[Stated exercise]
Copy out the part of the material that opens with the line containing "What distance is" and runs through the end of the material, keeping every line unchanged. Leave the pictures out of your answer.

Dataset items:
▶
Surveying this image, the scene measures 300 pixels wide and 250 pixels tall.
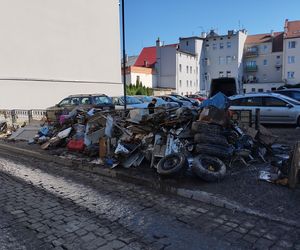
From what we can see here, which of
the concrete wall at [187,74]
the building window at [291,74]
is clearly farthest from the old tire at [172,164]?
the building window at [291,74]

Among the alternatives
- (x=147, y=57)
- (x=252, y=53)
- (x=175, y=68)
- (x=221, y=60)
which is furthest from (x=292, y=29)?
(x=147, y=57)

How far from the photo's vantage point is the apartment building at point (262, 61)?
67.5 metres

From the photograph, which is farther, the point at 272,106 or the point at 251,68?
the point at 251,68

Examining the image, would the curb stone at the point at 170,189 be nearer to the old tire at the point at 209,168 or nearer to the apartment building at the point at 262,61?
the old tire at the point at 209,168

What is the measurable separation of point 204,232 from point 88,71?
2964 cm

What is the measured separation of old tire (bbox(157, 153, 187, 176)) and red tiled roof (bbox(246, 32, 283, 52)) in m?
68.3

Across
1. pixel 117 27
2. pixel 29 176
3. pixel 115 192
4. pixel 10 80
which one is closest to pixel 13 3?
pixel 10 80

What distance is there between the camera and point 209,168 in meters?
6.42

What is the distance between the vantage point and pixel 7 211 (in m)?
5.24

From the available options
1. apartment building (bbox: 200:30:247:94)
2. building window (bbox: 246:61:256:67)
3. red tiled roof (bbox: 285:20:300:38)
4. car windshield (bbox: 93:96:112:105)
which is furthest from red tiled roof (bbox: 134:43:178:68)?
car windshield (bbox: 93:96:112:105)

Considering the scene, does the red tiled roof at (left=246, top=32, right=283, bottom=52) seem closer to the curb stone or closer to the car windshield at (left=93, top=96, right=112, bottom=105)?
the car windshield at (left=93, top=96, right=112, bottom=105)

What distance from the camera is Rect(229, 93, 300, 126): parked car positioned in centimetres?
1350

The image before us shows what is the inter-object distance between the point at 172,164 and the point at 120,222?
2188 millimetres

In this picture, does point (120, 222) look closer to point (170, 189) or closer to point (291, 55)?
point (170, 189)
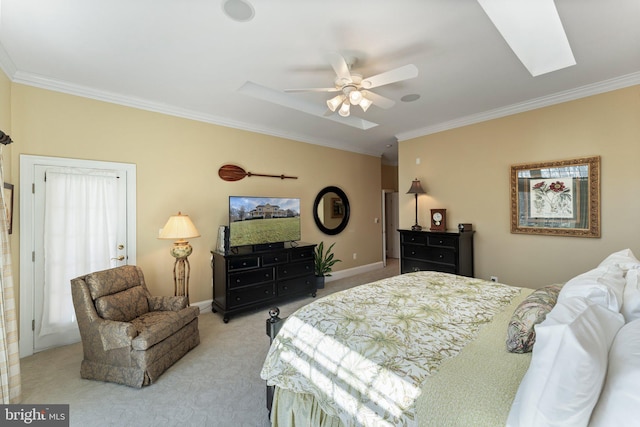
◀
[Written response]
What distance is there between the camera and point 209,168 in meters?
6.42

What is the distance between the vantage point and pixel 7 211 (in m)?
5.24

From the available options
1. apartment building (bbox: 200:30:247:94)
2. building window (bbox: 246:61:256:67)
3. red tiled roof (bbox: 285:20:300:38)
4. car windshield (bbox: 93:96:112:105)
which is furthest from red tiled roof (bbox: 134:43:178:68)?
car windshield (bbox: 93:96:112:105)

Considering the scene, does the red tiled roof at (left=246, top=32, right=283, bottom=52) seem closer to the curb stone or closer to the car windshield at (left=93, top=96, right=112, bottom=105)?
the car windshield at (left=93, top=96, right=112, bottom=105)

What distance from the camera is Rect(229, 93, 300, 126): parked car positioned in centimetres?
1350

The image before us shows what is the inter-object distance between the point at 172,164 and the point at 120,222?
2188 millimetres

In this picture, does point (120, 222) look closer to point (170, 189) or closer to point (291, 55)?
point (170, 189)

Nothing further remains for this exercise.